Drinking Muddy Water: Why Your Pitch Isn’t Working

Recently, for reasons that aren’t important here, I found myself at the Cartoon Art Museum in San Francisco with a gaggle of third-graders (a gaggle is six, if you’re unfamiliar with the imperial system of measurement). One of the most interesting items I saw there was Neil Gaiman’s original pitch to DC for Sandman. And yes, if you’re wondering who goes to the cartoon museum and gets excited about the pages with no drawings on them, that would be me.

Anyway, that made me start thinking about pitches in general and why so many of them are terrible. It’s true, and the simple reason is because authors are so wrapped up in their story, the world they’ve been living in for months or even years, that they can no longer articulate it quickly for anyone else. I think it was in Save the Cat! that the author described pitching screenplay ideas to strangers in line at coffee shops. If their eyes didn’t glaze over after 30 seconds, he knew he had a decent story.
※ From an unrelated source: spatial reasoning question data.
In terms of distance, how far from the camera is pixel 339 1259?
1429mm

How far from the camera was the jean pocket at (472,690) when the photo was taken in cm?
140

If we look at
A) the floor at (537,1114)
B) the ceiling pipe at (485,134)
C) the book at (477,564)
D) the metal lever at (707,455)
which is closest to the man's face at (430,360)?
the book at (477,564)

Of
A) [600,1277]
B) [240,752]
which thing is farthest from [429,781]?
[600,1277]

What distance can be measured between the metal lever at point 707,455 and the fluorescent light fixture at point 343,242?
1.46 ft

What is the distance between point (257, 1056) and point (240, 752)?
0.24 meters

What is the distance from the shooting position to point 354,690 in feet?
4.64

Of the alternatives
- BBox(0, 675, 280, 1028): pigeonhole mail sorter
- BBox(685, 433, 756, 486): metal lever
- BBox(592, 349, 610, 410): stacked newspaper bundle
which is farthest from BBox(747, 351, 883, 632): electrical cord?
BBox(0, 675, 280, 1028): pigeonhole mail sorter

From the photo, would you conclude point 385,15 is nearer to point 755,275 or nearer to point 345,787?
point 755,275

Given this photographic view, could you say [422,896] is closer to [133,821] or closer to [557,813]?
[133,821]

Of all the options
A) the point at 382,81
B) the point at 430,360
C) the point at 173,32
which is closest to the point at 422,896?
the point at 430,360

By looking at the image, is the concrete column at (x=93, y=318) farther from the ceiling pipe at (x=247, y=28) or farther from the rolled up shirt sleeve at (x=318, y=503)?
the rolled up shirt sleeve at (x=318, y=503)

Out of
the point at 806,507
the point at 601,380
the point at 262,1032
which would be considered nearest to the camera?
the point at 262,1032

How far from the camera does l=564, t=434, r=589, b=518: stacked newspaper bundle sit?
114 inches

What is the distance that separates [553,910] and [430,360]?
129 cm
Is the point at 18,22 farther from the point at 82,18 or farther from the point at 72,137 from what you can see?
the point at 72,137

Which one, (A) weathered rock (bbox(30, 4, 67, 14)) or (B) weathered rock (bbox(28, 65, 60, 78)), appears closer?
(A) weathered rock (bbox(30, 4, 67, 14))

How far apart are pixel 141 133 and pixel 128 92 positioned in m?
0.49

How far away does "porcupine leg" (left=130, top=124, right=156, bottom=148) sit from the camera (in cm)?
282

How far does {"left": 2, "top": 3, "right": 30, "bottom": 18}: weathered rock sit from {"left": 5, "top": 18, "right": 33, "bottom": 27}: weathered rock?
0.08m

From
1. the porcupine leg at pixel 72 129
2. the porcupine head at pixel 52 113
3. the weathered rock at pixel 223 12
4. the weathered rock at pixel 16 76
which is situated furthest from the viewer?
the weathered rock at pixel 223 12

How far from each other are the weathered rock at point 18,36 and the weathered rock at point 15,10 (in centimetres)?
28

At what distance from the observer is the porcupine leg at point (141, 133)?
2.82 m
This is a great approach if you’re kicking around ideas and haven’t written anything yet.

If you’ve already written your masterpiece and are now trying to get it read by agents, publishers, or anyone other than your mom or your spouse, you need a slightly different approach. It’s fun, it won’t take much effort, and you might discover something about your story that you never knew before. Instead of the standard breathless paragraph embedded in a query letter, try to tell your story in a different format, preferably one with very strict rules.

My personal favorite is the 12-bar blues method, but you can also go with villanelle or sonnet, anything that makes you fit your ideas into a box with a new shape. I like the blues format because the lyrics have a lot of repetition, which can help simplify a complex story, or possibly add nuance to a simple one. Here’s a fine example of the AAB lyric structure, brought to you by the North Mississippi Allstars, who you should be listening to anyway.

[vimeo=http://www.vimeo.com/39640318]

How is this going to make your pitch better? Well, like the coffee-shop method, if you can’t sell yourself your idea using a formal structure, chances are no one else is going to get it either, and that’s usually because there’s a flaw in your story somewhere. You don’t have a solid plot, or you have too many subplots, or you’re not entirely sure who your characters are or what they want. If your story easily flows into a formal poem or song structure, it’s going to translate in any medium. I don’t recommend sending your final pitch to prospective agents in this format, but your ultimate presentation will be stronger for the process, and you may be able to save yourself a lot of revision time with the next project if you create a pitch first.

Give it a try. If you’re feeling noncommittal, by which I mean lazy, use the poetry magnets on your fridge and make a haiku out of your story instead. We all have them. Mine happen to be lolcat magnets, but anything works.